» **WHAT YOU HAVE TO DO**
How many lines of these records hold the string "site"? Reply with the number alone.

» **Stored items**
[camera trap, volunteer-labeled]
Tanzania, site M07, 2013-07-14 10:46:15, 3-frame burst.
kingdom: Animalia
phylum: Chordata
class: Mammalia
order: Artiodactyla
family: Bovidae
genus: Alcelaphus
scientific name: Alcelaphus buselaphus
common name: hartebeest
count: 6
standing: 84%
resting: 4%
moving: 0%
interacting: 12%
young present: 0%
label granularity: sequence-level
* * *
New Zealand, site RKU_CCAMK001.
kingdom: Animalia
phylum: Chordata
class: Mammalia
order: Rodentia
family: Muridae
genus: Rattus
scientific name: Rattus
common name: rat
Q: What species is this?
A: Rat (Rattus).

» **EXERCISE ANSWER**
2